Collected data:
▼
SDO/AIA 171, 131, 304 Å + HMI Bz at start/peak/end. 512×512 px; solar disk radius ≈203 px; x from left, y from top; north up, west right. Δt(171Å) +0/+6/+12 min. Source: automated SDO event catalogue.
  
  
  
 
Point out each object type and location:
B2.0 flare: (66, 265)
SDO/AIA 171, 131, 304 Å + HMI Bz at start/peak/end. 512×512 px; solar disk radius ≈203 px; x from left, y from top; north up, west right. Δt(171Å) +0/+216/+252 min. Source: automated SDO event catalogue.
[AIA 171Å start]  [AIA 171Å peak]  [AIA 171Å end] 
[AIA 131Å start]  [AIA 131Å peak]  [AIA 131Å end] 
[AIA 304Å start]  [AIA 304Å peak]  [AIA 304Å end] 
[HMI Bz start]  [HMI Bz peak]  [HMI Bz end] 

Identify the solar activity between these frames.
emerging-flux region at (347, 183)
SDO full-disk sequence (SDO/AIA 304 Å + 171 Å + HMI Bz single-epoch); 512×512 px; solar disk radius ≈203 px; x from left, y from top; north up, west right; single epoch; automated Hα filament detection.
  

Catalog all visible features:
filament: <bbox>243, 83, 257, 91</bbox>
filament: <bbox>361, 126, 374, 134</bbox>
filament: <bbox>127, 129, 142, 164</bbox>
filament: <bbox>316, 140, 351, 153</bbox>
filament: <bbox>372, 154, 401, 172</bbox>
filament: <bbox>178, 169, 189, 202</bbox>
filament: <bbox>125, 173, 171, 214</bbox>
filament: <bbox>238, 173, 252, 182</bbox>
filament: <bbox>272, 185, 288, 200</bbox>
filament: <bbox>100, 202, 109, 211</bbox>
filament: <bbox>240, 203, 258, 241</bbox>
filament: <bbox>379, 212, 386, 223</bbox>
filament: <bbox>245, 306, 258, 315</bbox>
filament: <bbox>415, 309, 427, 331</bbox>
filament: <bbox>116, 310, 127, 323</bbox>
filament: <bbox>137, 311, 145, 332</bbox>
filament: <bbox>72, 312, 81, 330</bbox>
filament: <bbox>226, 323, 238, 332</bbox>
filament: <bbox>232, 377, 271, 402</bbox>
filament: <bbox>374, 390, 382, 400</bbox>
▲
- _Task details_: From the line containing "SDO full-disk sequence" to the final line of the entries, print every line exactly and nothing else.

- _Completed exercise_:
SDO full-disk sequence (SDO/AIA 304 Å + 171 Å + HMI Bz single-epoch); 512×512 px; solar disk radius ≈203 px; x from left, y from top; north up, west right; single epoch; automated Hα filament detection.
  

Catalog all visible features:
filament: <bbox>243, 83, 257, 91</bbox>
filament: <bbox>361, 126, 374, 134</bbox>
filament: <bbox>127, 129, 142, 164</bbox>
filament: <bbox>316, 140, 351, 153</bbox>
filament: <bbox>372, 154, 401, 172</bbox>
filament: <bbox>178, 169, 189, 202</bbox>
filament: <bbox>125, 173, 171, 214</bbox>
filament: <bbox>238, 173, 252, 182</bbox>
filament: <bbox>272, 185, 288, 200</bbox>
filament: <bbox>100, 202, 109, 211</bbox>
filament: <bbox>240, 203, 258, 241</bbox>
filament: <bbox>379, 212, 386, 223</bbox>
filament: <bbox>245, 306, 258, 315</bbox>
filament: <bbox>415, 309, 427, 331</bbox>
filament: <bbox>116, 310, 127, 323</bbox>
filament: <bbox>137, 311, 145, 332</bbox>
filament: <bbox>72, 312, 81, 330</bbox>
filament: <bbox>226, 323, 238, 332</bbox>
filament: <bbox>232, 377, 271, 402</bbox>
filament: <bbox>374, 390, 382, 400</bbox>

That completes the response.